Does anyone know of a good guide to the MSIL JIT compiler?

11917640 Member

"

Quote:

Running the code through a debugger and dropping to assembly. The only way I can do that reliably is with debug info, which may change how the JITter drops native instructions. I can't rely on it.

Probably, the answer is here: Do PDB Files Affect Performance? Generally, the answer is: No. Debugging information is just additional file, which helps debugger to match the native instructions and source code. Of course, if implemented correctly.

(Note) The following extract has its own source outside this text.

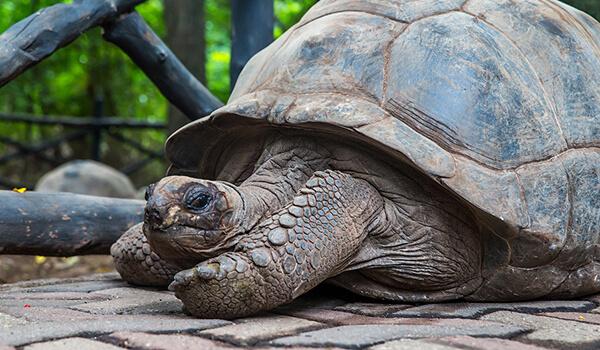 Фото: Гигантская черепаха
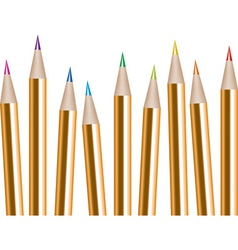 Vector bunch of colored pencils vector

The article is written by John Robbins.

honey the codewitch

I think that's about unmanaged code, and not the JITter

Check out my IoT graphics library here: https://honeythecodewitch.com/gfx And my IoT UI/User Experience library here: https://honeythecodewitch.com/uix

11917640 Member

Well, buzzwords like .NET, VB .NET, C#, JIT compiler, ILDASM are used in this article only by accident. You are right.

honey the codewitch

I am tired and I read the first bit of it. Sorry. It's 3am here and I shouldn't be awake.

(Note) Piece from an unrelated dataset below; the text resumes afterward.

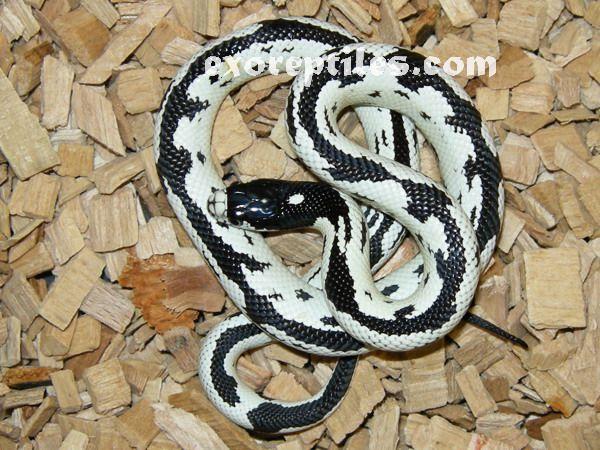 Lampropeltis Getula Californiae California Kingsnake Aberrant - California king snake morphs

Check out my IoT graphics library here: https://honeythecodewitch.com/gfx And my IoT UI/User Experience library here: https://honeythecodewitch.com/uix

Jacquers

Wouldn't the Rosslyn compiler stuff be a good place to look? It's open source afaik.

Simbosan

Even if it did, I wouldn't assume that it always would and would do so on all systems. I would code explicitly and not use behaviour that isn't part of the doco.

honey the codewitch

Well, I didn't ask you what you would do. And this isn't bizdev

Check out my IoT graphics library here: https://honeythecodewitch.com/gfx And my IoT UI/User Experience library here: https://honeythecodewitch.com/uix

honey the codewitch

Probably not, since at best it uses Emit facilities and has nothing to do with the final JITter output

Check out my IoT graphics library here: https://honeythecodewitch.com/gfx And my IoT UI/User Experience library here: https://honeythecodewitch.com/uix

Stuart Dootson

The JIT (as well as the rest of the runtime) is also [open source](https://github.com/dotnet/runtime/tree/main/src/coreclr/jit) - there's an `optimizer.cpp` in that directory, which might be of interest. Also in that directory is a file (`viewing-jit-dumps.md`) which talks about looking at disassembly, and also mentions [a Visual Studio plugin, Disasmo](https://marketplace.visualstudio.com/items?itemName=EgorBogatov.Disasmo), that simplifies this process. [Edit]Another option - use Godbolt - [it supports C#](https://godbolt.org/z/vnqvGdqfe)![/Edit]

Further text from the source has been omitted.